What to bring and what to wear on your trip to Turkey:
Turkish Dress Code
You can pretty much wear what you want in Turkey, but what you wear determines first impressions of how you are received. I recommend that you bring comfortable, tidy informal clothing and well-broken-in shoes.
In the City
In Turkish cities, shorts and T-shirts in summer are the Mark of the Tourist. Well, you are a tourist, right? No problem wearing shorts for comfort, except when you visit mosques. As for Turks, most of them will be wearing “smart casual” clothes: sleeved summer dresses or sleeved top and skirt for women, short-sleeved shirt and long trousers for men. Footwear can be shoes or sandals.
For visiting mosques, dress neatly as you would to visit a church (no shorts or sleeveless tops, and wear socks to walk on the carpets). For more on this, see Mosque Etiquette and What Women Should Wear in Turkey.
Dress at dinner is generally “smart casual,” (tidy informal clothes) though you may want a dress or jacket in the fancier hotels and restaurants.
At the Beach
At the beach, anything goes. At Turkish beaches, some foreign female visitors remove their bikini tops while lying in the sun, but put them on again to walk around or enter the water. Shorts, T-shirts and flipflops or bare feet are normal wear for both Turks and foreigners.

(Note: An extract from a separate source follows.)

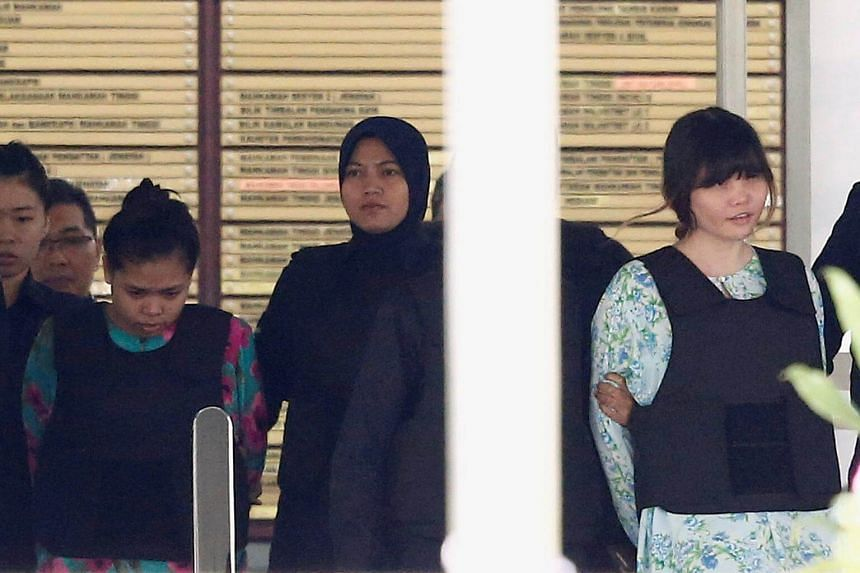 Doan Thi Huong (right) and Siti Aisyah who are on trial for the killing of Kim Jong Nam are escorted as they leave the Shah Alam High Court on the outskirts of Kuala Lumpur, on Oct 3, 2017.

As at the beach, anything goes on yacht cruises. Shorts, T-shirts, sleeveless tops, bikinis, Speedos…. Bring sunblock, a hat, soft-soled shoes or flipflops for deck wear, and your own beach towels for swimming and sunbathing. Note that storage aboard most Turquoise Coastyachts is limited, so bring soft luggage that can be folded and stowed after you’ve unpacked. More…
Packing for Weather
In spring (April–May) and autumn (October–November) you may encounter rain, and the air may be cool or even chilly at night, but comfortable during the day; bring a warm jacket or a sweater and windbreaker. In Northeastern and Eastern Turkey, prepare for near-winter conditions. In Southeastern Turkey there will be little rain, and warm weather, so pack as for a mild summer.
In summer (June–September) wear cool cotton clothing, a hat, and sunblock lotion, but have a light sweater for cool evenings. Rain won’t be a big problem, although you may encounter it along the Black Sea coast and in the East. In the Southeast, be prepare for hot, hot weather.
In winter (December–March) you’ll need warm woolen clothing and rain gear, even though many days will be sunny. In general, weather is warmer along the seacoasts and in the Mediterranean coast and Southeast, cooler at higher elevations.
For current Turkish weather, look at the Turkish Meterological Service 5-day Forecast (in English).